Humillados y ofendidos
Humillados y ofendidos Pero ¡él ya la estaba sujetando en sus brazos!
La agarró y, levantándola como a una criatura, la llevó hasta su asiento, la sentó y se arrodilló delante de ella. Le besaba las manos, los pies; le faltaba tiempo para besarla, le faltaba tiempo para contemplarla, como si fuera incapaz de creer todavía que ella estaba otra vez a su lado, que la estaba viendo y oyendo de nuevo, ¡a ella, a su hija, a su Natasha! Anna Andréievna, sollozando, estrechó contra su pecho la cabeza de su hija, y se quedó extasiada en ese abrazo, incapaz de pronunciar una sola palabra.

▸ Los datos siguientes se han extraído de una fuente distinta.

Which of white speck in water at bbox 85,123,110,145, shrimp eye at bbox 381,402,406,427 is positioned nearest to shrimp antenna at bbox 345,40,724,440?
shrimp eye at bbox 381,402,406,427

—¡Mi amor!… ¡Mi vida!… ¡Mi alegría!… —exclamaba el anciano de forma incoherente, cogiéndole las manos a Natasha, y contemplando, como un enamorado, su adorable cara, pálida y demacrada, y sus ojos, donde resplandecían las lágrimas—. ¡Mi alegría! ¡Mi niña! —repetía una y otra vez, para volver a callarse, mirándola extasiado, con absoluta veneración—. ¿Eras tú el que decía que estaba más delgada? —preguntaba atropelladamente, volviéndose hacia mí con una sonrisa casi infantil, aún arrodillado delante de ella—. Es verdad que está algo más delgada, y algo más pálida, pero mírala bien: ¡está guapísima! Más guapa aún que antes, ¡más guapa aún! —añadió, con la voz quebrada por ese dolor íntimo, por ese gozoso dolor que parece romper el alma en dos.